PORFIMER SODIUM Porfimer sodium, or Photofrin, was the first medication used for PDT. It is a purified derivative of hematoporphyrin, a dark reddish-purple pigment found in blood. Photofrin is activated by red light at a wavelength of 630 nm; one disadvantage of this short wavelength is that it cannot penetrate tissue deeper than about a third of an inch, thus making Photofrin unsuitable for treating tumors that lie deep beneath the surface. The light used to activate Photofrin is usually generated by a laser.
Porfimer sodium has several other disadvantages for PDT: It is a complex chemical mixture that tends to break down over time; it has limited ability to penetrate tissue; and it takes 4–6 weeks to be cleared from the skin, thus leaving patients susceptible to a photosensitivity reaction for a long period of time after their PDT treatment. A photosensitivity reaction occurs when sensitized skin is exposed to sunlight or other bright light and is characterized by redness, swelling, and blistering of the exposed skin. As a result of Photofrin’s disadvantages, researchers have been studying other photosensitizers with the following characteristics:
• They are single compounds rather than mixtures of chemicals.
• They are more effective in absorbing the red region of the visible light spectrum.
• They are more selective in targeting malignant tissue.
• They are more efficient in generating singlet oxygen.

Preparation
Photodynamic therapy for Skin Conditions
• A patient receiving PDT for skin cancer or a precancerous skin disorder will have ALA applied to the affected area 3–6 hours before the scheduled treatment. The skin may or may not be covered with a dressing. The patient does not need to fast or make any other special preparations. If the affected area of skin is on the face, the patient may be given goggles to wear to protect the eyes from the blue light used to activate the drug.
Photodynamic therapy for Internal Cancers
• The photosensitizing agents used for PDT or palliative treatment of esophageal or lung cancers are given by injection, usually 2–3 days before treatment. The patient may return home after the injection, but must avoid sunlight and bright light indoors before the light treatment. The patient does not need to fast or discontinue other medications, but should cover the windows and skylights in their home before receiving the light treatment to prevent exposure to bright light after returning home.
• Patients undergoing PDT for esophageal or lung cancers are given a local or general anesthetic before the doctor inserts the bronchoscope or endoscope. They may also be given a mild tranquilizer to relieve anxiety.
Aftercare
• Aftercare following PDT with porfimer sodium involves 4–6 weeks of protection from sunlight and other sources of bright light, including tanning lamps or the examination lamps found in doctors’ and dentists’ offices. During this period, the patient should wear dark glasses; long-sleeved shirts of light-colored, and tightly woven fabric long pants or slacks; and a wide-brimmed hat to protect the skin and eyes outdoors for at least 30 days after treatment. Sunscreen creams and lotions do not provide enough protection. It is best to run necessary errands after sundown or ask someone else in the household to drive the car. Women should not use helmet-type hair dryers or hand-held dryers on a high setting, as the drug remains in the scalp for several weeks and may cause burns if exposed to high heat. Exposure to low levels of indoor light is necessary, however, in order to break down the Photofrin remaining in the skin. After 30 days, the doctor will give the patient instructions on testing the skin for any remaining sensitivity to light.
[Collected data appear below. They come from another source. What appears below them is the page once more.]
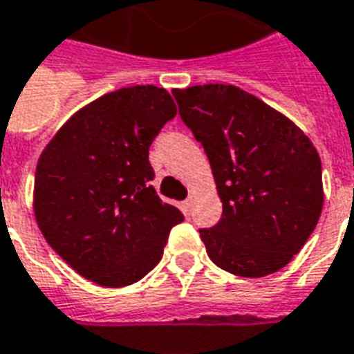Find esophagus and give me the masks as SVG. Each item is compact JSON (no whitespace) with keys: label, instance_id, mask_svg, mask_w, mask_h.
Here are the masks:
<instances>
[{"label":"esophagus","instance_id":"1","mask_svg":"<svg viewBox=\"0 0 354 354\" xmlns=\"http://www.w3.org/2000/svg\"><path fill=\"white\" fill-rule=\"evenodd\" d=\"M180 208H182V212H184L185 216H189L191 214V198H187V201H184V203L180 204Z\"/></svg>","mask_w":354,"mask_h":354}]
</instances>
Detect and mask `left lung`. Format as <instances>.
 Wrapping results in <instances>:
<instances>
[{"instance_id":"obj_1","label":"left lung","mask_w":354,"mask_h":354,"mask_svg":"<svg viewBox=\"0 0 354 354\" xmlns=\"http://www.w3.org/2000/svg\"><path fill=\"white\" fill-rule=\"evenodd\" d=\"M210 161L223 216L201 229L208 257L242 277L281 270L323 210L321 157L300 127L230 84L172 90Z\"/></svg>"}]
</instances>
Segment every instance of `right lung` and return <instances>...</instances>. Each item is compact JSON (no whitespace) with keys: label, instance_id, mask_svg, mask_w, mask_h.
Here are the masks:
<instances>
[{"label":"right lung","instance_id":"obj_1","mask_svg":"<svg viewBox=\"0 0 354 354\" xmlns=\"http://www.w3.org/2000/svg\"><path fill=\"white\" fill-rule=\"evenodd\" d=\"M174 116L165 88H122L73 114L39 157V229L93 283L125 287L142 279L163 257L170 229L184 221L150 184V146Z\"/></svg>","mask_w":354,"mask_h":354}]
</instances>
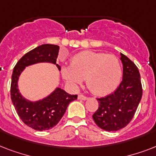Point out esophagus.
Returning <instances> with one entry per match:
<instances>
[{
	"label": "esophagus",
	"instance_id": "1",
	"mask_svg": "<svg viewBox=\"0 0 156 156\" xmlns=\"http://www.w3.org/2000/svg\"><path fill=\"white\" fill-rule=\"evenodd\" d=\"M78 100H87L88 99L87 96H85V95H78Z\"/></svg>",
	"mask_w": 156,
	"mask_h": 156
}]
</instances>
• Patients who have received PDT for cancers in the lining of the bronchi must return two days after the treatment for a follow-up bronchoscopy, in which the doctor will remove dead tumor cells and other pieces of tissue from the treated area. This follow-up procedure is necessary to prevent inflammation and possible blockage of the patient’s airway. Treated tumor sites require between 4 and 8 weeks for complete healing.
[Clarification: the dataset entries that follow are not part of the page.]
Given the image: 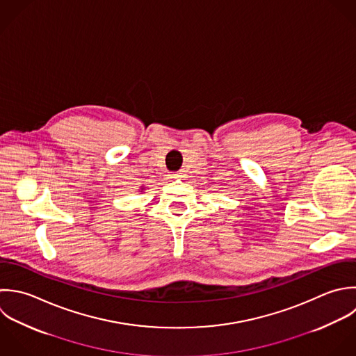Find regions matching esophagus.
I'll use <instances>...</instances> for the list:
<instances>
[{
	"label": "esophagus",
	"mask_w": 356,
	"mask_h": 356,
	"mask_svg": "<svg viewBox=\"0 0 356 356\" xmlns=\"http://www.w3.org/2000/svg\"><path fill=\"white\" fill-rule=\"evenodd\" d=\"M180 176H181L180 173H173V175H172V177H175V179H176V177H180Z\"/></svg>",
	"instance_id": "34e87169"
}]
</instances>
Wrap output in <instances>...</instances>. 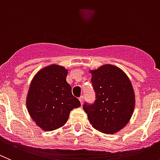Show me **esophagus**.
Returning <instances> with one entry per match:
<instances>
[{
  "label": "esophagus",
  "mask_w": 160,
  "mask_h": 160,
  "mask_svg": "<svg viewBox=\"0 0 160 160\" xmlns=\"http://www.w3.org/2000/svg\"><path fill=\"white\" fill-rule=\"evenodd\" d=\"M79 100H80V101L81 104H83V96H80V97L79 98Z\"/></svg>",
  "instance_id": "34e87169"
}]
</instances>
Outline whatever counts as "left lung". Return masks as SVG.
I'll use <instances>...</instances> for the list:
<instances>
[{"label":"left lung","instance_id":"obj_1","mask_svg":"<svg viewBox=\"0 0 160 160\" xmlns=\"http://www.w3.org/2000/svg\"><path fill=\"white\" fill-rule=\"evenodd\" d=\"M96 93L94 103H83L90 123L105 134H114L128 123L135 108V95L127 75L119 68L105 64L91 71Z\"/></svg>","mask_w":160,"mask_h":160}]
</instances>
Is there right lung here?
<instances>
[{"mask_svg":"<svg viewBox=\"0 0 160 160\" xmlns=\"http://www.w3.org/2000/svg\"><path fill=\"white\" fill-rule=\"evenodd\" d=\"M68 70L52 64L36 74L27 96V108L37 126L44 131L59 128L67 122L70 112L80 106L66 81Z\"/></svg>","mask_w":160,"mask_h":160,"instance_id":"right-lung-1","label":"right lung"}]
</instances>
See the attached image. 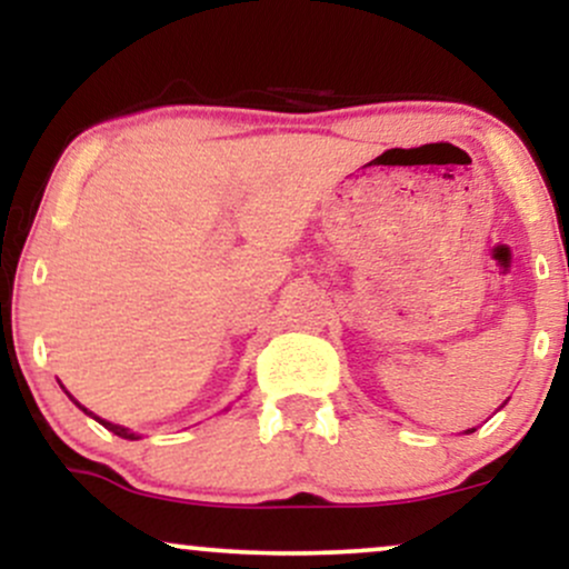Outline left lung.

• Patients who receive PDT with ALA do not need to take special precautions regarding sun exposure after treatment because the drug is short-lived. The treated skin will usually form a crust or scale for several days before healing completely.
Risks• Porfimer Sodium
Risks of PDT with porfimer sodium include photosensitivity reactions if the patient fails to observe the guidelines for aftercare; chest pain or a burning sensation in the chest or throat; difficulty swallowing; itching; the formation of ulcers or scar tissue; and discomfort in the eyes when exposed to sunlight, bright lights, or car headlights. Breast cancer and lung cancer patients who have severe chest pain after PDT can be given medications to control the pain.
Aminolevulinic Acid
Some patients experience a stinging or burning sensation in the skin during the blue light treatment, but this usually goes away as soon as the light is turned off. Some patients also report temporary swelling or redness of the skin in the treated areas, or minor changes in the pigmentation of their skin.
Normal Results
Normal results of PDT of the esophagus or the lining of the bronchi are shrinkage of the tumor and destruction of cancer cells. Normal results of palliative treatment for cancer of the esophagus are sufficient shrinkage of the tumor to allow the patient to swallow again.
Normal results for PDT of the skin include shrinkage and destruction of the tumor, although large skin tumors may require a second treatment for complete removal.